Perform QC testing of water samples (TOC, pH, Conductivity).
Analyse raw materials using HPLC, KF, UV, IR, and wet chemistry techniques.
Complete laboratory documentation in a timely and accurate manner.
Ensure compliance with SOPs, registered specifications, and cGMP standards.
Review batch paperwork and reconcile laboratory analyses, escalating out-of-specification (OOS) results per site procedures.
Assist in authoring and reviewing SOPs and other documentation.
Support technical transfer of new projects.

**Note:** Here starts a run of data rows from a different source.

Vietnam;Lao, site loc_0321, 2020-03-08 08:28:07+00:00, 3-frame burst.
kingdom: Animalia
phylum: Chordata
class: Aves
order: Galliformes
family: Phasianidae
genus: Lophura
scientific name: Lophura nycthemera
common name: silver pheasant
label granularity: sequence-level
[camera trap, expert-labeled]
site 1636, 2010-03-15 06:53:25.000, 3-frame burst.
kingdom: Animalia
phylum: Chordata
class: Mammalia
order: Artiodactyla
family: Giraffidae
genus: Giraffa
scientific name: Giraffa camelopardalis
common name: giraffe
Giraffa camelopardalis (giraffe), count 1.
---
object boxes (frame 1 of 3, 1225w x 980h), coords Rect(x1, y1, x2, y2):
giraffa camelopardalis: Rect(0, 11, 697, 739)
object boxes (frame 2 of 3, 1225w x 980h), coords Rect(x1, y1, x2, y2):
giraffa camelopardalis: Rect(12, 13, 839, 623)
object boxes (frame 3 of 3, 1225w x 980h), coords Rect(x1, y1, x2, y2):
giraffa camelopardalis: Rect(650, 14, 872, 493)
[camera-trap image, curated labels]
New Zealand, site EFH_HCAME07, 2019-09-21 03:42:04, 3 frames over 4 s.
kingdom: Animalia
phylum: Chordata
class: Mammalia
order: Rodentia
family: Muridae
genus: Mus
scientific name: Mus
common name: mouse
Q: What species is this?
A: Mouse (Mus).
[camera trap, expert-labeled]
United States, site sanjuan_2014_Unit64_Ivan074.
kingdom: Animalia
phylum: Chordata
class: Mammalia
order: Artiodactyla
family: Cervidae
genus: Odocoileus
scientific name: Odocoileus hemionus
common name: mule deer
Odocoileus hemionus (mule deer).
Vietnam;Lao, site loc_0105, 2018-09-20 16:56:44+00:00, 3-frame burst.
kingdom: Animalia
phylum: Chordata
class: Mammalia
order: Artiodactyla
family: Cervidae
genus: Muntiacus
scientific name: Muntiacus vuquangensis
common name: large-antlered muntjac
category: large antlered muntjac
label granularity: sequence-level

Participate in OOS investigations and deviations using the Infinity system.
Maintain chain of custody for samples using CIMS and LIMS systems.
Stay current with corporate, industry, and regulatory trends impacting QC and aseptic manufacturing.
Perform additional tasks as required by the Lab Supervisor.

Qualifications

A minimum of a third-level qualification (Degree) in Chemistry, Biology, or a related discipline.
2–5 years’ experience in a pharmaceutical, healthcare laboratory, or related technical function.
Strong written and verbal communication skills.
Ability to work effectively in a team-based, collaborative environment.